Hypothesis A (guests at ski areas assigned to implement Go Sun Smart would engage in more sun protection than guests at ski areas in the control group) was tested by comparing the intervention and the control groups on the sun-protection outcome measures at the individual level nested within ski areas. Hypothesis B (guests with more exposure to Go Sun Smart would (1) engage in more sun protection and (2) express more favorable attitudes toward sun safety than guests with less exposure to Go Sun Smart) was first tested by examining the association of implementation scores with sun-protection outcomes.
Next, guests’ recall of sun-protection messages and sun-protection outcome measures was examined within both experimental conditions by evaluating the interaction between the experimental group and message recall. Comparisons were examined using a mixed-effects model,24,30
which is a variation of hierarchical linear modeling,31
and adjusting for the association among guests within ski areas (measured by the intraclass correlation)—which, when non-zero, inflates the variance among individuals beyond that estimated by traditional analysis methods and Type-I error (i.e., tests of significance are too liberal).32,33
The Statistical Analysis System (SAS), using the PROC MIXED program, was employed.34
Analyses included pairs to account for the effect of matching. Eighteen covariates were analyzed (days since November 1; time started skiing; cloud cover; wind; precipitation; temperature; proportion of days skied this season; expertise; local or destination guest; equipment; contamination [visit to intervention ski area]; skin sun-sensitivity; race—white/all others; sensation-seeking; skepticism; age; education; and gender), using backwards stepwise elimination (p
<0.05 criterion for retention). Significant covariates related to each outcome were included in the regression analysis. Outcome data were not transformed prior to analysis. Models employed casewise deletion of missing values on the outcome or covariates (due to item non-response). A p
-value of 0.05 was used to evaluate models, unadjusted for multiple comparisons.

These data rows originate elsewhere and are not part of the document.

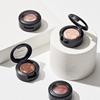 [MAC] Extra Dimension Eye Shadow 4 Colors (Choose 1)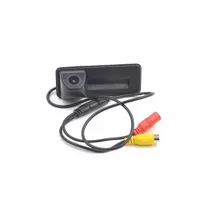 Back parking camera for Škoda A1336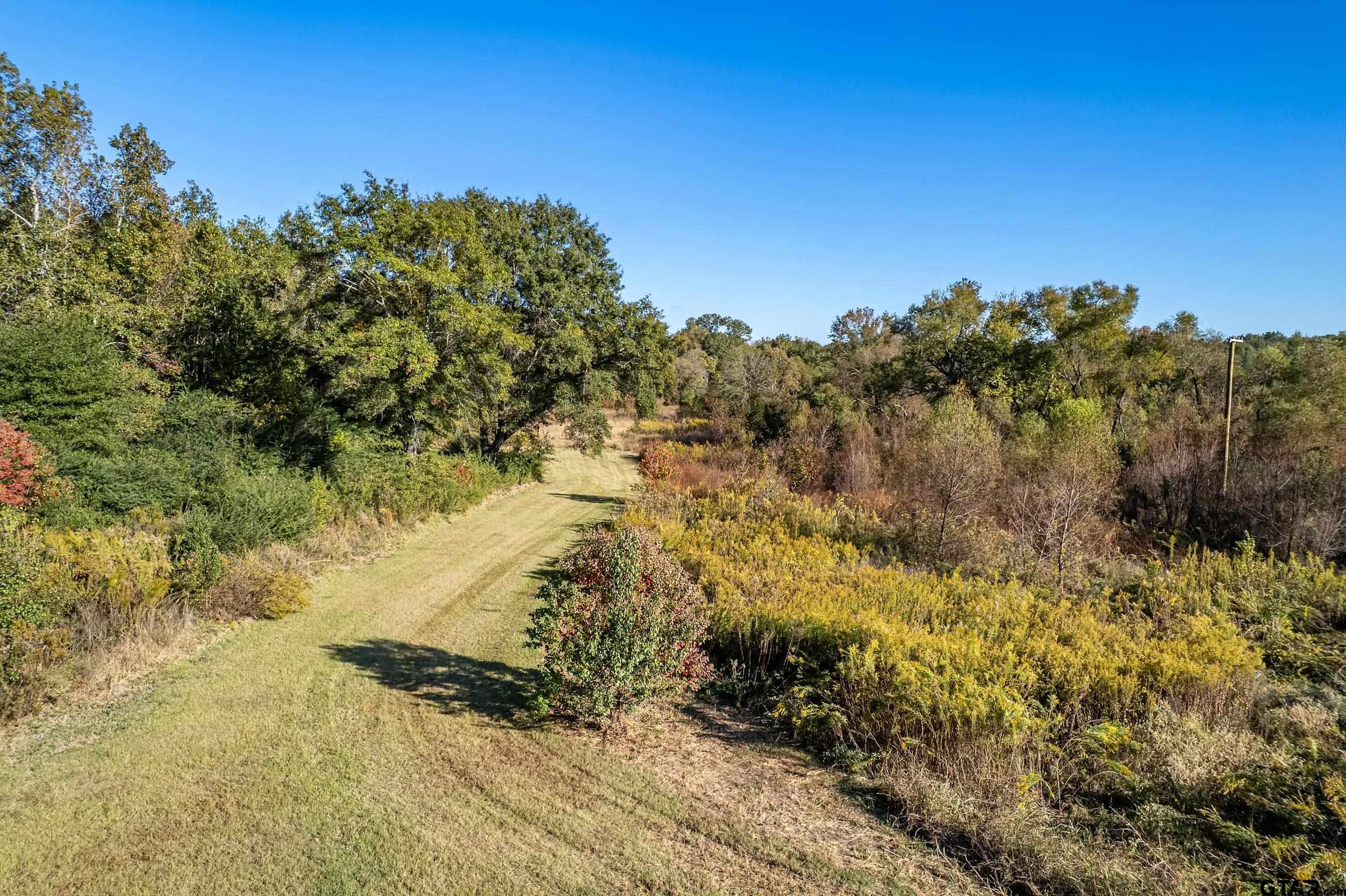 2600 Van Meter Rd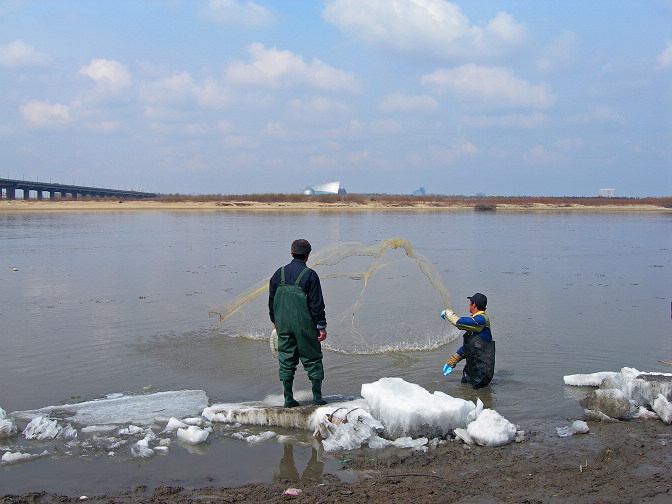 DSCN9199-3.jpg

Guests were a secondary target population; Go Sun Smart was expected to have a weaker effect on them than on employees (the primary target), and the study was not primarily designed to analyze guests. Hence, adjustments that would reduce statistical power (e.g., Bonferroni correction) were avoided, because there is an increased risk of Type-I error, and p-values were stated to permit readers to assess differences with their preferred correction methods. Adjusted proportions and means are reported.